*Data lines*
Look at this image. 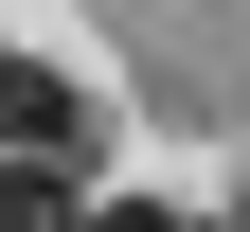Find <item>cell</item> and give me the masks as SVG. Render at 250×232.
Returning a JSON list of instances; mask_svg holds the SVG:
<instances>
[{
	"label": "cell",
	"instance_id": "obj_1",
	"mask_svg": "<svg viewBox=\"0 0 250 232\" xmlns=\"http://www.w3.org/2000/svg\"><path fill=\"white\" fill-rule=\"evenodd\" d=\"M0 161H54V179L89 161V89L54 72V54H0Z\"/></svg>",
	"mask_w": 250,
	"mask_h": 232
},
{
	"label": "cell",
	"instance_id": "obj_2",
	"mask_svg": "<svg viewBox=\"0 0 250 232\" xmlns=\"http://www.w3.org/2000/svg\"><path fill=\"white\" fill-rule=\"evenodd\" d=\"M89 179H54V161H0V232H72Z\"/></svg>",
	"mask_w": 250,
	"mask_h": 232
},
{
	"label": "cell",
	"instance_id": "obj_3",
	"mask_svg": "<svg viewBox=\"0 0 250 232\" xmlns=\"http://www.w3.org/2000/svg\"><path fill=\"white\" fill-rule=\"evenodd\" d=\"M72 232H214V214H179V196H89Z\"/></svg>",
	"mask_w": 250,
	"mask_h": 232
},
{
	"label": "cell",
	"instance_id": "obj_4",
	"mask_svg": "<svg viewBox=\"0 0 250 232\" xmlns=\"http://www.w3.org/2000/svg\"><path fill=\"white\" fill-rule=\"evenodd\" d=\"M214 232H250V196H232V214H214Z\"/></svg>",
	"mask_w": 250,
	"mask_h": 232
},
{
	"label": "cell",
	"instance_id": "obj_5",
	"mask_svg": "<svg viewBox=\"0 0 250 232\" xmlns=\"http://www.w3.org/2000/svg\"><path fill=\"white\" fill-rule=\"evenodd\" d=\"M0 54H18V36H0Z\"/></svg>",
	"mask_w": 250,
	"mask_h": 232
}]
</instances>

*Short problem*
Count the lines above that contain the string "xmlns", treating uppercase and lowercase letters as distinct, and reply with the number alone.

*Solution to the exercise*
5